## Quoted passage
* * * * * * *

Casar was born in England, and raised in England, Ireland, and France. She studied drama at the National Conservatory of Dramatic Art in Paris. In 2016, Casar was named a Chevalier of the Order of Arts and Letters by the French minister of culture, in recognition of her significant contributions to the arts.

ESTHER GARREL (Marzia) is a member of one of France’s most illustrious cinematic families: her brother is actor-director Louis Garrel (Bertolucci’s THE DREAMERS), her parents are writer-director Philippe Garrel and actor-writer-director Brigitte Sy, and her grandfather was actor Maurice Garrel.

After making her film debut at 17 in Christophe Honoré’s THE BEAUTIFUL PERSON opposite Léa Seydoux, Garrel trained at the Conservatoire de Paris, and started acting in short films, including “Mes Copains” (2008), directed by her brother Louis.  Garrel made her breakthrough with notable roles in Bertrand Bonello’s HOUSE OF TOLERANCE and Delphine and Muriel Coulin’s 17 GIRLS, both of which were presented at the 2011 Cannes Film Festival. Her subsequent films include Noémie Lvovsky’s CAMILLE REWINDS, Justine Malle’s YOUTH, Brigitte Sy’s L’ASTRAGALE, Philippe Garrel’s JEALOUSY and Valérie Donzelli’s MARGUERITE & JULIEN.

In 2017, she will star in her father’s new feature L’AMANT D’UN JOUR, and will be seen in the French/US production THIRST STREET, directed by Nathan Silver.

VICTOIRE DU BOIS (Chiara) is a French theatre and film actress. Since making her film debut in Volker Schlöndorff’s CALM AT SEA in 2011, she has appeared in Luc Besson’s THE FAMILY, Guy Maddin’s THE FORBIDDEN ROOM and SEANCES, Nicole Garcia’s FROM THE LAND OF THE MOON (playing the sister to Marion Cotillard’s character), and Cosme Castro and Léa Forest’s THE ENDLESS DAYS OF YOUTH.
After beginning her acting studies at L’école du Jeu (Paris) and graduating from the Conservatoire National d’Art Dramatique de Paris (CNSAD), Du Bois began collaborating with leading stage directors, including: François Orsoni (Alfred de Musset’s “Louison”); Philippe Ulysse (“The Smell of the Human Blood Keeps Staring at Me”), Luc Bondy (Moliere’s “Tartuffe,” Chekhov’s “Ivanov”); Pascal Kirsch (Hans Henny Jahnn’s “Poverty, Wealth, Man and Beast”); and Louis Arene of the Comédie Française (Marius von Mayenburg’s “The Dog, The Night, and the Knife”).

* * * * * * *

## Record list
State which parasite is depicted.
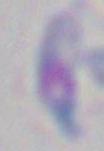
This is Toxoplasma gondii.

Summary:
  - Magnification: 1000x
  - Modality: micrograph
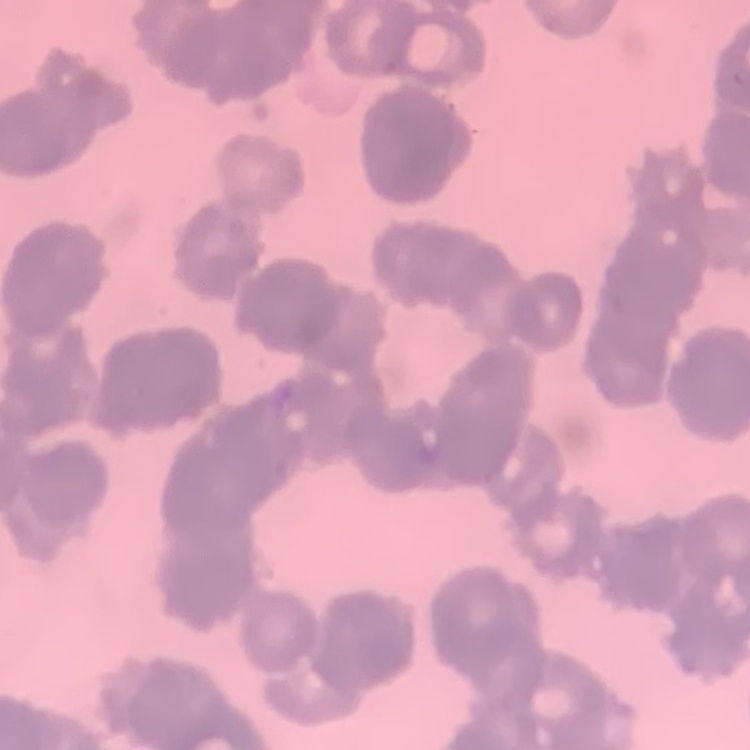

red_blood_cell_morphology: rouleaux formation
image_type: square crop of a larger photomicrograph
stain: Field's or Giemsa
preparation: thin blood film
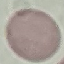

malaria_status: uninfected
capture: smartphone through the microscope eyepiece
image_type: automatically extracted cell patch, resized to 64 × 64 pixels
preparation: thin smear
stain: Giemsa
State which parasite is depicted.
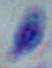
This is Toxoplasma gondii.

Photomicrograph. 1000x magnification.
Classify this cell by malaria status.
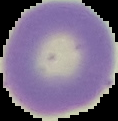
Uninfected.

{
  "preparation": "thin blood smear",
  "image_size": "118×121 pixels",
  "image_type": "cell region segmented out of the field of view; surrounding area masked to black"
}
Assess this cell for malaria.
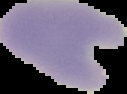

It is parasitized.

* * * * * * *

## Work to complete
Repeat the passage of the cast biographies starting at "In 2017, she" and ending at "DAYS OF YOUTH.".

## Correct output
In 2017, she will star in her father’s new feature L’AMANT D’UN JOUR, and will be seen in the French/US production THIRST STREET, directed by Nathan Silver.

VICTOIRE DU BOIS (Chiara) is a French theatre and film actress. Since making her film debut in Volker Schlöndorff’s CALM AT SEA in 2011, she has appeared in Luc Besson’s THE FAMILY, Guy Maddin’s THE FORBIDDEN ROOM and SEANCES, Nicole Garcia’s FROM THE LAND OF THE MOON (playing the sister to Marion Cotillard’s character), and Cosme Castro and Léa Forest’s THE ENDLESS DAYS OF YOUTH.